Thursday, October 24, 2013

Telenovela Production... It's an Art


Learning about the production of the telenovela was, well, very intense. To be honest it gave me anxiety just thinking about what went into every single day for as many months as the telenovela was being filmed. Not only does a 45-page script need to be written a day, but the actors can’t really prepare ahead of time. They literally have to learn new lines while they are filming previous ones they received.
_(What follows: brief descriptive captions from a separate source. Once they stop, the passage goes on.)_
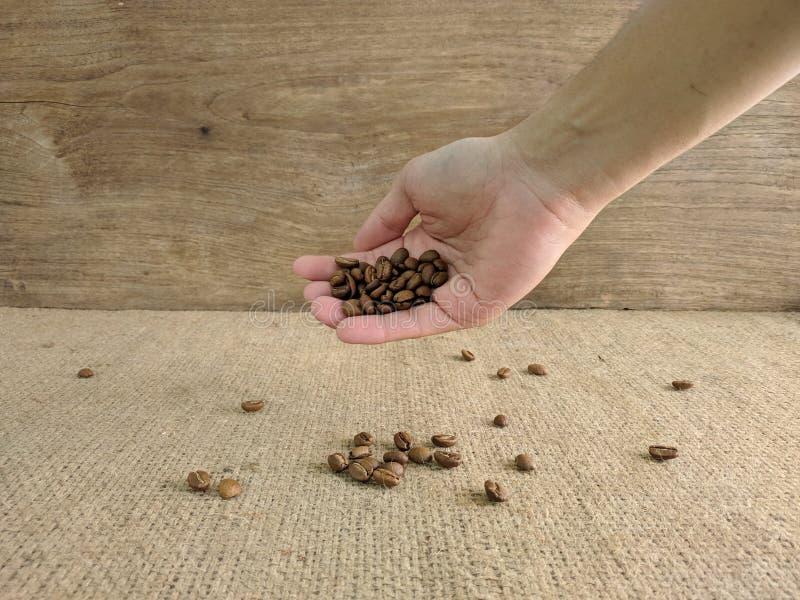 拿着咖啡豆的亚裔人的手 免版税图库摄影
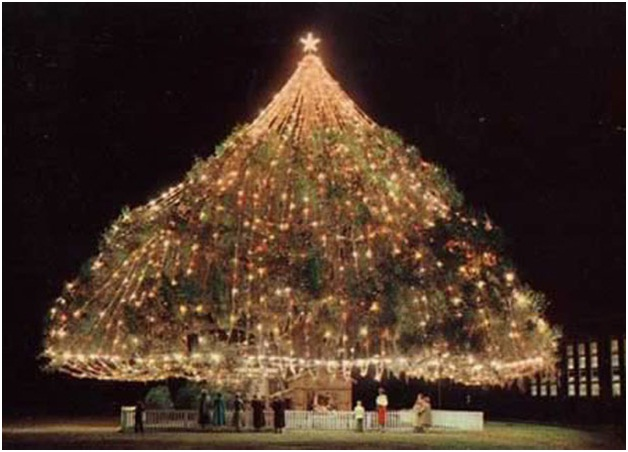 Largest Living Christmas Tree in the World-Most Amazing Christmas Trees From Around The Globe
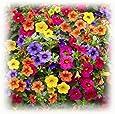 XIANJIA – 100 piezas de petunias colgantes de jardín para colgar semillas de flores perennes para jardín, balcón, patio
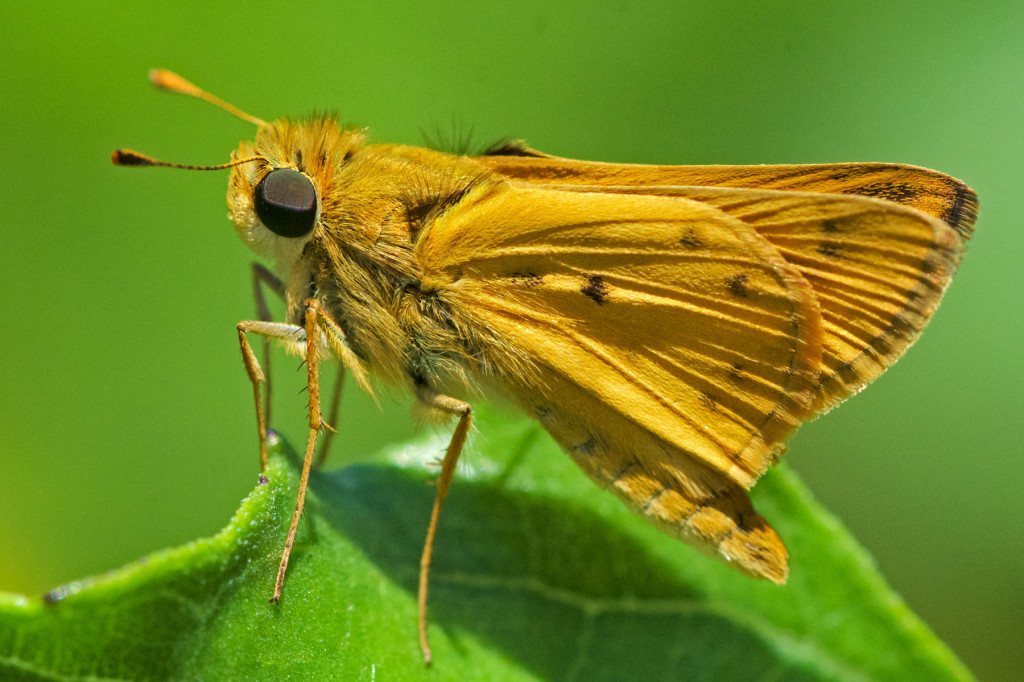Fiery Skipper (Hylephila phyleus) perching on Dune Sunflower leaf. Boca Raton, FL, May 8, 2016.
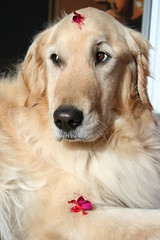 Sunny 38/52 (Lianne (calobs)) Tags: goldenretriever 52 weeks for dogs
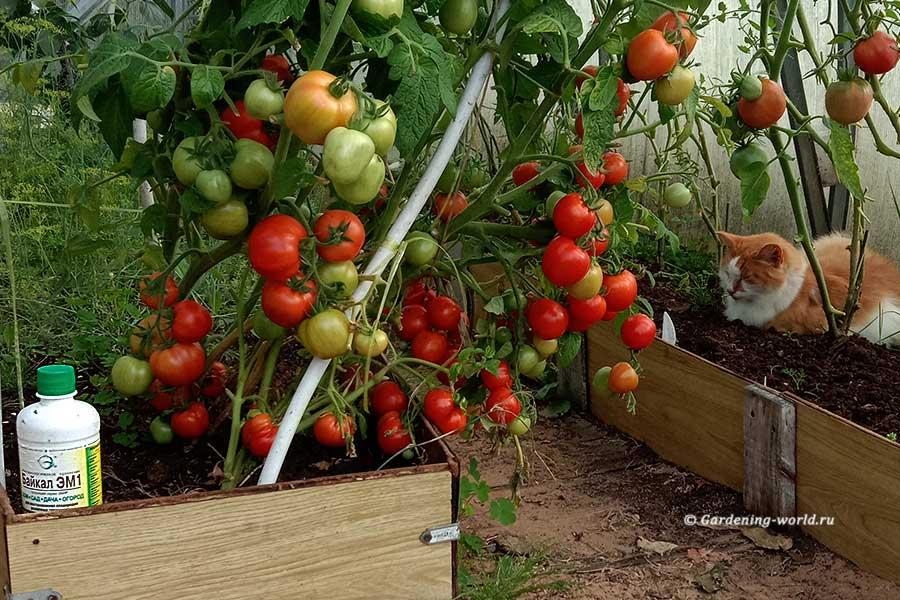 Байкал ЭМ1 - удобрение и защита растений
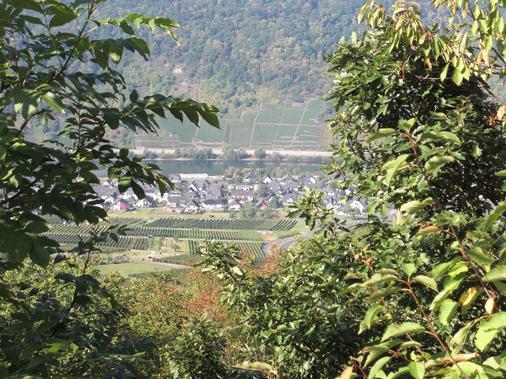Pension Dören - Cochem - Outdoor view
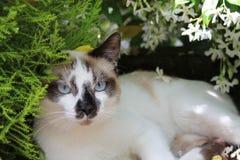 Reizende Katze in meinem Garten Stockfoto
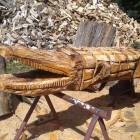 Krokodil ca 300 cm bespielbar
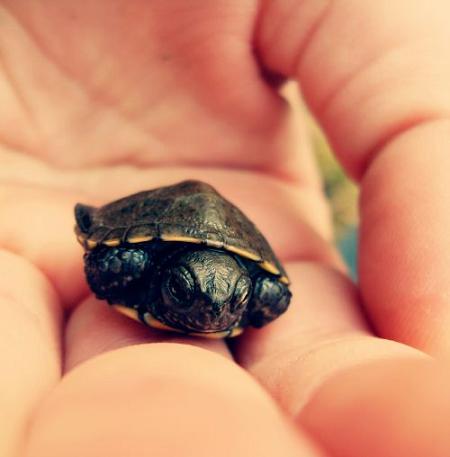 Mơ thấy rất nhiều rùa con của Cẩm Vân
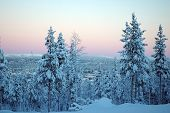 stock photo of laplander  - beautiful Lapland winter forest - JPG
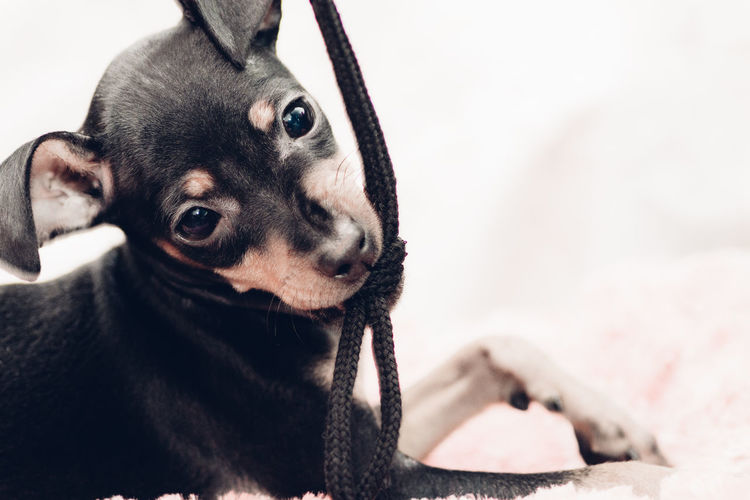 Portrait Of Miniature Pinscher Puppy Sitting On Rug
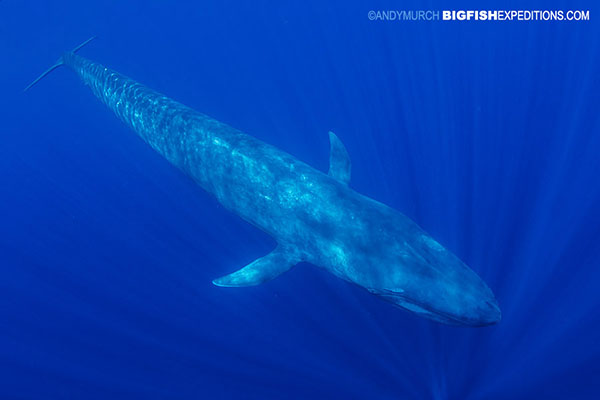 Snorkeling with blue whales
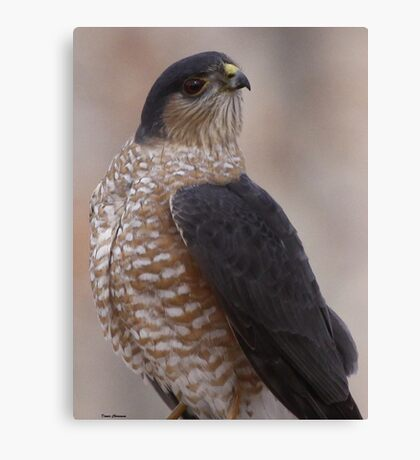 Sharp-shinned Hawk Canvas Print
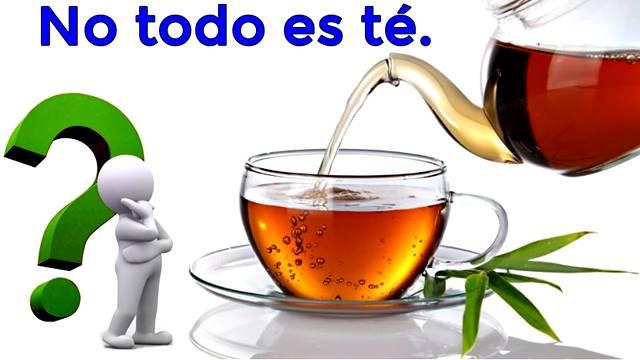 ¿A qué bebidas o plantas se les considera como té?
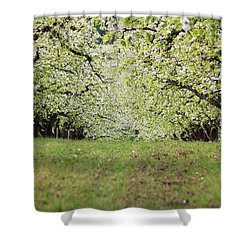 Shower Curtain featuring the photograph Orchard by Patricia Babbitt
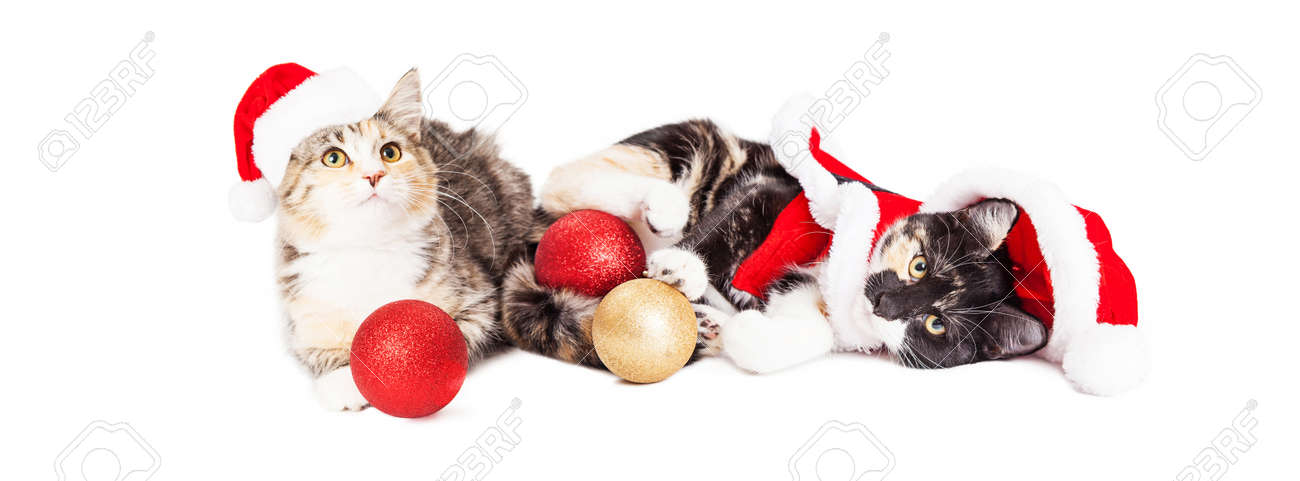 Stock Photo - Two cute baby kittens wearing Christmas Santa Claus outfits  laying down together playing with tree ornaments - Two Cute Baby Kittens Wearing Christmas Santa Claus Outfits Laying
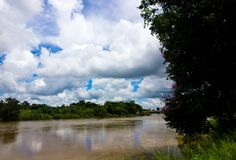 Río de la ji en la provincia de Mahasarakham foto de archivo libre de regalías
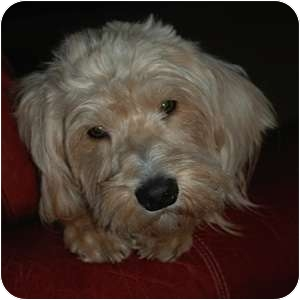 Wheaten Terrier Mix Dog for adoption in Phoenix, Arizona - Harpo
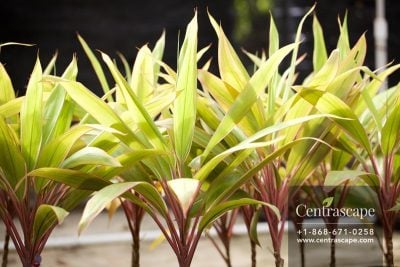 Centrascape - Shrubs - Cordyline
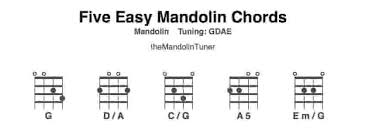 easy mandolin chords and how to play them themandolintuner
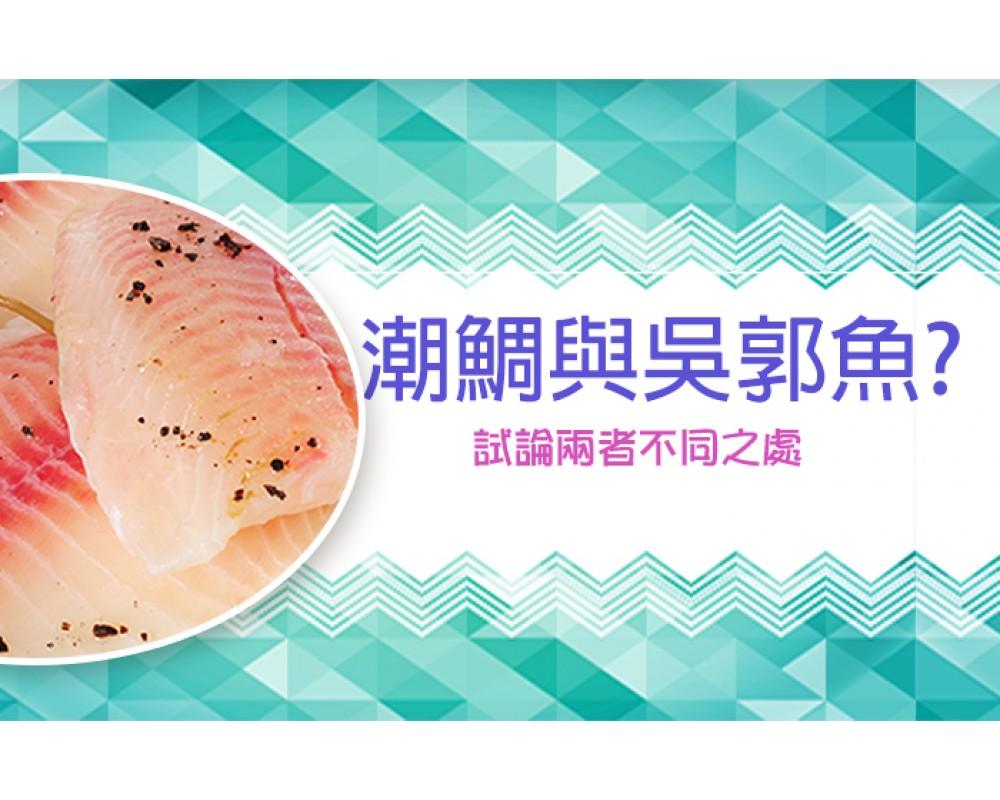 【海口味課堂】潮鯛就是吳郭魚?兩者的不同與潮鯛的養殖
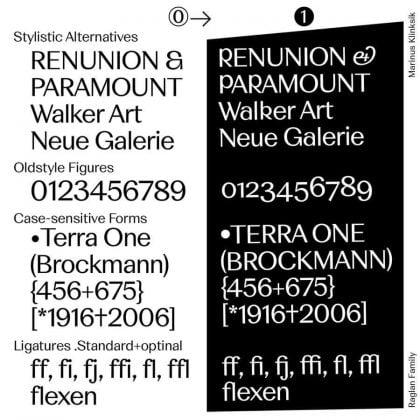 Raglan Sans + Serif Bundle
On top of THAT, the episodes aren’t even filmed in order because they have to make most of each set set-up and not waste time, energy, and resources moving things around.  Yet even with all of those hard steps the team has to go through to pull off an amazing telenovela episode, the one production aspect I couldn’t get past was the silence during filming, ESPECIALLY if the actors didn’t have lines… When Dr. A showed us an original scene from the telenovela, music and all it was enjoyable to watch. Yet when the same scene, which was sometimes a love scene, was given to us which was filmed from her phone, I could hardly contain my overwhelming feeling of awkwardness. It was completely silent, all eyes on the actors, and they were just doing their thing, in the complete silence. I don’t think I can stress enough…. IT WAS SILENT. So, if anything, props goes out to the actors for being able to so gracefully trudge through those types of scenes.

In my telenovela that I am watching, Corazon Salvaje, a portion of the telenovela is filmed outside in the open environment, while other parts are filmed in a studio. I can only imagine what effort it took to get all of that equipment down to the beach, and even to Juan del Diablo’s cliff-side house. The “sequence shot” is the operating camera that I was most interested in. I think it has to take major skill and confidence to know that the entire shot depends on the guy carrying the camera strapped to his body. I would trip and fall; I know it. Anyways what I thought was awesome are the horseback scenes in my telenovela, where you have the perspective that you are actually the person riding the horse. You are whizzing through trees and ducking under branches. It is definitely an exhilarating scene and incredible point of view for filming, instead of just a wide shot filming the actor on horseback.

To sum up my little production reflection on my telenovela, while doing research I came to find that the set that served as Juan del Diablo’s house on the cliff/beach is actually a restaurant now! How cool is that?!